The xcluster
networking uses 2 setups;
-
User-space networking. This is used when
xcluster
is executed in main netns. It does not require root or sudo or any network preparations. It has however very bad performance. -
Linux bridges and tap devices. This is used when
xcluster
is executed in it's own netns. This requires a network setup using sudo/root which is done withxc nsadd
. Execution requires that theip
program can run as non-root (using "setcap" or suid). This setup is much faster and closer to the real thing than user-space networking.
The base image only setup the Maintenance network (eth0) on the VMs. Other networks are configured by overlays, please see ovl/network-topology. The default network-topology has 3 networks;
-
Maintenance net - Intended for control functions. All VMs shall be reachable via this network. The
vm
function for open a terminal to a VM does atelnet
on this net. -
Cluster net - This is the main cluster network. It is connected to cluster nodes for cluster signalling and to the routers for external connectivity. The addresses varies depending on the cluster setup.
-
External net - This represents the outside world, like the internet.
Start example;
xc mkcdrom network-topology iptools; xc start --ntesters=1
Addresses are assigned from the hostname of the VM and the net. IPv6 addresses are created by adding a "prefix" to the IPv4 address. Like the /96 translation described in rfc6052. Example;
Xcluster standard prefix: 1000::1:0.0.0.0
Hostname: Network: IPv4: IPv6:
vm-001 0 192.168.0.1/24 1000::1:192.168.0.1/120
vm-201 1 192.168.1.201/24 1000::1:192.168.1.201/120
vm-221 2 192.168.2.221/24 1000::1:192.168.2.221/120
Hostname and the maintenance network is setup in 10net.rc (which you may override in an ovl). Other networks are setup by ovl/network-topology or by your own ovls.
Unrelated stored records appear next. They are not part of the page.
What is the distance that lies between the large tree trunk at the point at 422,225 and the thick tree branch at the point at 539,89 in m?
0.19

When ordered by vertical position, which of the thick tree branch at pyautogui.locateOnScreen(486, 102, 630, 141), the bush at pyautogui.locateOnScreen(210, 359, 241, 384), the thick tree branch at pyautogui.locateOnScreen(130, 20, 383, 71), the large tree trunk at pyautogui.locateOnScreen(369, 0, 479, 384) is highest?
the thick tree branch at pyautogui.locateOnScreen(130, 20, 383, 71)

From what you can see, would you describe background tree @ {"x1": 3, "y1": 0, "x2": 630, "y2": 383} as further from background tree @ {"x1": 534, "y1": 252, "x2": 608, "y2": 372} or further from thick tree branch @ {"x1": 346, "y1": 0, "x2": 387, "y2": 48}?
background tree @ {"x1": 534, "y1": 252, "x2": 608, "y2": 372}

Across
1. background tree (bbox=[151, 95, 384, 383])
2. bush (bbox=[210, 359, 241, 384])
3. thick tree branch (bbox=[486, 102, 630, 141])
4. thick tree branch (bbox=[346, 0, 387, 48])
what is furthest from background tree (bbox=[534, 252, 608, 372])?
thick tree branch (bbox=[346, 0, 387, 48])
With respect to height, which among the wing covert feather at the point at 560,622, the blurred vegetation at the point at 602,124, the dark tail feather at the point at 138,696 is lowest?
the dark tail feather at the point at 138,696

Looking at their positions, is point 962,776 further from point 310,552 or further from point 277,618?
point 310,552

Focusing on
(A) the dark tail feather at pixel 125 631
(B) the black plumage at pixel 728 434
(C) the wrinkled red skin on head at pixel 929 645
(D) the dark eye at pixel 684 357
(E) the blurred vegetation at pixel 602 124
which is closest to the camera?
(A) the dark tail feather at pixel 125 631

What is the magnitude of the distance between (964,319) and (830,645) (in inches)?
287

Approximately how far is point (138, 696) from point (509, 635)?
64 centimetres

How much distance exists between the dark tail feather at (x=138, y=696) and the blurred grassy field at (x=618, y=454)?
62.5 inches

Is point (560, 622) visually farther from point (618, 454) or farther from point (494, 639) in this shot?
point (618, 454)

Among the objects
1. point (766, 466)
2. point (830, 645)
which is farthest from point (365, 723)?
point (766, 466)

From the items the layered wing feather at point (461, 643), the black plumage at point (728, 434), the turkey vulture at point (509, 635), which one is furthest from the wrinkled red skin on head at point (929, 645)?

With user-space networking the internal net is a qemu user
network.
It allows connectivity with the host but does not support traffic
between VMs. So for instance you can't reach vm-002 from vm-001 using
the 192.168.0.2
address. The other nets are qemu "socket" networks
(UML/multicast) they provide connectivity between VMs but can not be
used for connectivity with the host.
A coredns
is started outside the xcluster on port 10053
. A
coredns
(shown as k8s in the figure) on the cluster is setup that
proxies to the outside dns;
A coredns
binary is bundled in the xcluster
binary release and is
used unless a $GOPATH/bin/coredns
exists. In Linux (in the clib to
be precise) you can not tell the resolver to use any other port than
the standard 53
so a dns server on the cluster is needed even if k8s
is not used so they are started on the routers and tester VMs.
If you are using a netns for xcluster
you must ensure
that your Linux system does not setup a local dns;
# (On your host, NOT in a VM;)
$ cat /etc/resolv.conf
...
nameserver 127.0.1.1
If you see a local address as nameserver you must disable it. Follow these instructions.
Note if you are using xcluster
i main netns with user-space
networking the local dns is perfectly fine.
DNS problems are unfortunately quite common.
First make sure the CoreDNS is running and serve requests on port 10053;
netstat -lputan | grep :::10053
tcp6 0 0 :::10053 :::* LISTEN 3457/coredns
udp6 0 0 :::10053 :::* 3457/coredns
The coredns
is started by the Envsettings.k8s
script. Make sure it
is sourced and check the coredns start in the script.
Now test that the local coredns can serve DNS requests;
dig -4 @127.0.0.1 -t A -p 10053 www.google.se
dig -6 @::1 -t AAAA -p 10053 www.google.se
If this does not work check your local (normal) DNS setup.
Now try DNS lookups from within xcluster
directly to the server
running on the host;
xc mkcdrom iptools; xc starts
# On some vm;
nslookup www.google.se 192.168.0.250:10053
nslookup www.google.se [1000::1:192.168.0.250]:10053
Now try the local coredns;
nslookup www.google.se
nslookup kubernetes.default.svc.xcluster
If the direct access works but not when the k8s coredns is used there
is likely some problem with the xcluster
setup.
Finally you can verify that DNS lookups works from within a pod.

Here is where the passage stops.